29 augustus: Sprookjesachtige zomeravond.

We hebben ze in Nederland niet zo vaak.
Zwoele zomeravonden.
Gisteravond was er één uit het boekje.
Zo’n romantisch boekje van smeltende harten en smachtende ogen die elkaar vinden bij kaarslicht.
Voor je nou denkt “Wat is er gebeurd met Gerard en Ada?!”: ik beschrijf alleen de omstandigheden.

Wij zaten met z’n tweeën op onze houten tuinstoelen met de verschenen kussens met een gammel houten tafeltje dat nodig gebeitst moet worden tussen ons in.
Daar stond een aantal gehaakte lampionnetjes op ( die ik haast nog niet had gebruikt), een wijn- en een bierglas en doppinda’s.
Het was nog meer dan 20 graden en we konden de sterren goed zien, want het was onbewolkt.
We bespraken het komende weekend en wat huis-, tuin en keukenzaken.

Verder zat ik ontzettend te genieten van twee bijzondere nacht-lampjes die we hadden gekregen van onze buurvrouw.
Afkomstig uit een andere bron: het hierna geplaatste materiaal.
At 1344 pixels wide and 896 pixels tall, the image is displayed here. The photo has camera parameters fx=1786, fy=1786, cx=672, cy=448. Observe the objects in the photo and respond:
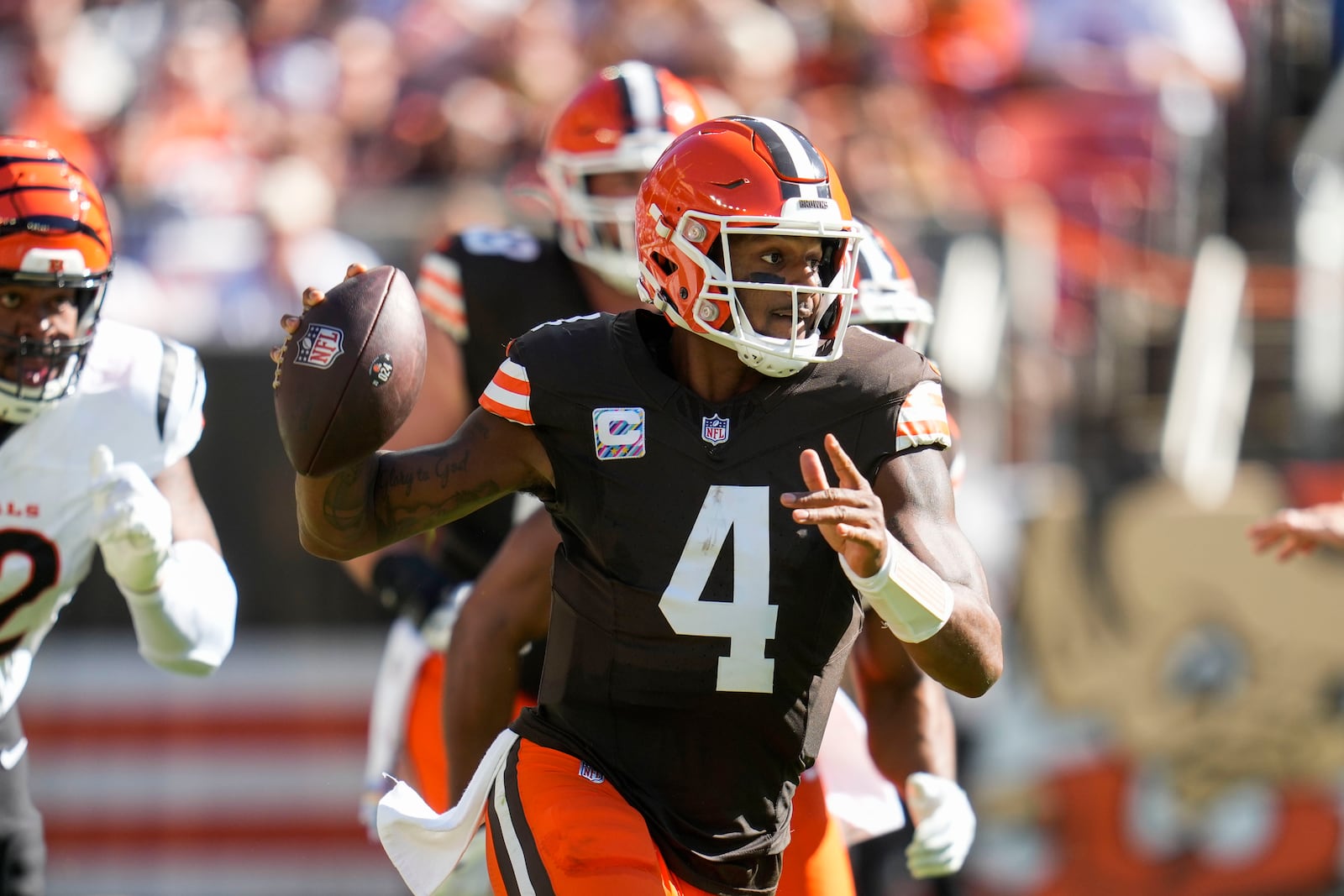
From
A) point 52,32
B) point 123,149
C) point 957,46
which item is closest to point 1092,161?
point 957,46

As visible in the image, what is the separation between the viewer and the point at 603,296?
14.2 ft

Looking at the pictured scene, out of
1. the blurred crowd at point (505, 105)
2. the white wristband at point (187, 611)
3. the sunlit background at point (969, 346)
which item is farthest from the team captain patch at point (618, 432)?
the blurred crowd at point (505, 105)

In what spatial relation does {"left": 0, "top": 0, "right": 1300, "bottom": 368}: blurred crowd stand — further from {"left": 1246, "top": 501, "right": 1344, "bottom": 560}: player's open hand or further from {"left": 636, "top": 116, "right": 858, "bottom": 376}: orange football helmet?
{"left": 636, "top": 116, "right": 858, "bottom": 376}: orange football helmet

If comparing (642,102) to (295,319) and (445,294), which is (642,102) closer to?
(445,294)

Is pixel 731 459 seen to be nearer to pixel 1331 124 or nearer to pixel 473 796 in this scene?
pixel 473 796

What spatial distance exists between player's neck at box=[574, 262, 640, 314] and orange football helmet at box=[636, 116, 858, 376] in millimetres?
1186

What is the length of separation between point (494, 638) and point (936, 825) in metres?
1.02

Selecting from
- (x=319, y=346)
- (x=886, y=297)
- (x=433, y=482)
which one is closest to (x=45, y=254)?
(x=319, y=346)

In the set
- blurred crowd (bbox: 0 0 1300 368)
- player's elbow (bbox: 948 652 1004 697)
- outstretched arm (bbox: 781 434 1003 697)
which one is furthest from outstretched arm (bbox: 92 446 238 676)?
blurred crowd (bbox: 0 0 1300 368)

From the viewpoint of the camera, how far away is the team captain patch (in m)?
2.92

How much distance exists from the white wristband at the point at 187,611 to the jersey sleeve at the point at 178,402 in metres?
0.21

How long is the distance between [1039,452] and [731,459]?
4478 millimetres

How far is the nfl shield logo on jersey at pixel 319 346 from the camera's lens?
2865mm

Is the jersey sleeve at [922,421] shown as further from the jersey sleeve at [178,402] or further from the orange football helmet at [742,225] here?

Die had Gerard in de grote bloempotten gezet waar de vlijtige liesjes en de mandevilla’s in staan.
Er zit een fijn gaatjespatroon in die lampjes, waardoor er een gordijn van licht valt op de bloemen en om de bloempot heen.
Sprookjesachtig, dat is het goede woord.
Zomaar in onze achtertuin op een doordeweekse woensdagavond.
Waardevolle tijd in het staartje van de dag.

Reageren

28 augustus: Negatief?

De waarde van de dag is voor mij soms een stukje tekst.
De alinea hieronder bijvoorbeeld.
Die las ik in de krant van 19 augustus in een artikel over de Olympische Spelen die in Parijs waren gehouden.
Op voorhand was daarover heel erg gezeurd: het kon immers niks worden, het was te hoog gegrepen, het zou chaos worden.
Naderhand bleek het verrassend goed te zijn afgelopen en bleken heel veel van de zure voorspellingen niet uit te zijn gekomen.
Nu weet ik ook wel dat het echt niet allemaal glorie-halleluja was in Parijs, maar toch.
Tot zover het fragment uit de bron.